Text:
# Yarn Crawl in Portland



## Nancy Deak (May 5, 2014)

Is anyone going to the yarn crawl this weekend? Has anyone gone in the past? I would be interested in any thoughts people have on what to see and do.


----------



## lindseymary (Oct 29, 2011)

What is a yarn crawl,anything like a pub crawl,hic?LOL.Lindseymary


----------



## Nancy Deak (May 5, 2014)

You visit participating yarn shops over 3 days. There are prizes, special sales, demonstrations, free patterns, etc. A good chance to visit area stores and socialize. The Portland area has probably 15-20 yarn shops and I usually visit the same two, so I will check out some others. You can google "Rose CityYarn Crawl" for more information.


----------



## lindseymary (Oct 29, 2011)

This sounds great fun,bet you get your "mad money" ready.
I'm off to a crossstitch retreat in early summer and have started saving, the organiser sells hand dyed fabric and threads!!!Lindseymary


----------



## ccrotty489 (Oct 10, 2013)

My daughter and I are going with a small group from our LYS. When traveling we always look for LYS, but have never done a yarn crawl. Looking forward to it.

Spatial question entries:
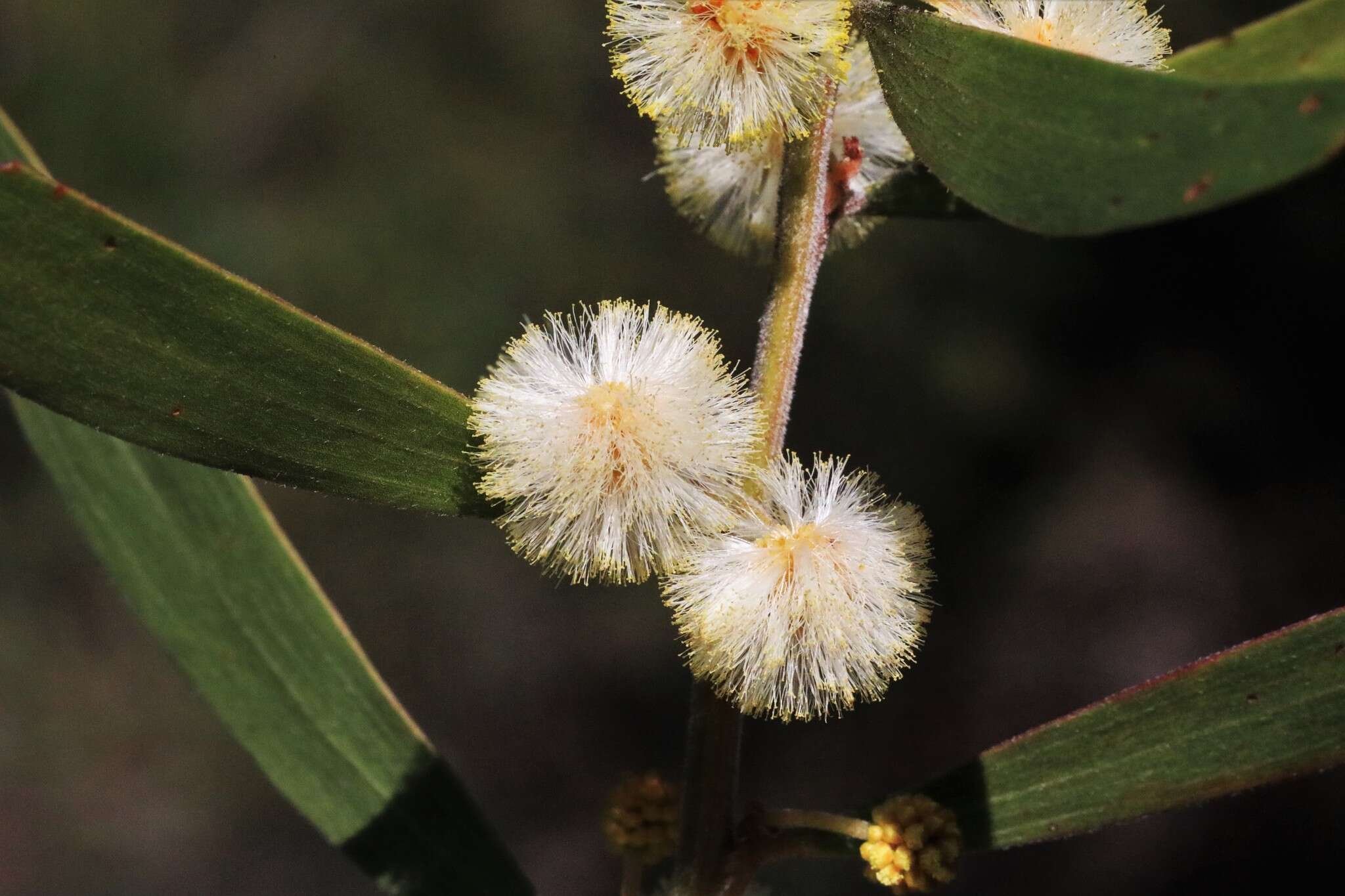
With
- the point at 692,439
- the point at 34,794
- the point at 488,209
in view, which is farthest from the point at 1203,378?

...

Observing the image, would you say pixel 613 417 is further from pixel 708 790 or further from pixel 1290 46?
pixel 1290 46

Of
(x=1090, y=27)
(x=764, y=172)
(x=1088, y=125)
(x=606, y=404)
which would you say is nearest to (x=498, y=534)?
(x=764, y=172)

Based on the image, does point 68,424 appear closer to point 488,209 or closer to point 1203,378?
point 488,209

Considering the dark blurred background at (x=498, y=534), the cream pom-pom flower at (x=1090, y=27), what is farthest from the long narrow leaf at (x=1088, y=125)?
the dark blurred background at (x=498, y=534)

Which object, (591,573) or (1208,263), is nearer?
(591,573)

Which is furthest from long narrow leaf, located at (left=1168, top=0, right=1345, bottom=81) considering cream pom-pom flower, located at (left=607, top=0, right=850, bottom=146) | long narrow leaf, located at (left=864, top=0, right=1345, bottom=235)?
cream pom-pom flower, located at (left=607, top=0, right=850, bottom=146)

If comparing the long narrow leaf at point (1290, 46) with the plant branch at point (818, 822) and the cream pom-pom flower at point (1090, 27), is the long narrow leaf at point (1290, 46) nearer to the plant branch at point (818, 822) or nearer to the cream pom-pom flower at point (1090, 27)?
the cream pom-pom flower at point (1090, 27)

Set task A:
Say whether each statement agrees with the yarn crawl thread, answering yes or no and quoting the deciding words: (i) Nancy Deak usually visits the same two Portland yarn shops. (ii) The yarn crawl runs over two days. (iii) ccrotty489 has done a yarn crawl before.
Set task B:
Using the yarn crawl thread, answer these questions:
(i) How many yarn shops does the Portland area probably have?
(ii) What does the organiser of lindseymary's retreat sell?
(iii) Who is ccrotty489 going to the yarn crawl with?
Set task C:
Update the yarn crawl thread from "I'm off to a" up to and including "(Oct 10, 2013)", replacing "early summer" with "late summer".

Solution A:
(i) Yes: "I usually visit the same two"
(ii) No: "You visit participating yarn shops over 3 days."
(iii) No: "but have never done a yarn crawl."

Solution B:
(i) Probably 15-20.
(ii) Hand dyed fabric and threads.
(iii) Their daughter, with a small group from their LYS.

Solution C:
I'm off to a crossstitch retreat in late summer and have started saving, the organiser sells hand dyed fabric and threads!!!Lindseymary


----------



## ccrotty489 (Oct 10, 2013)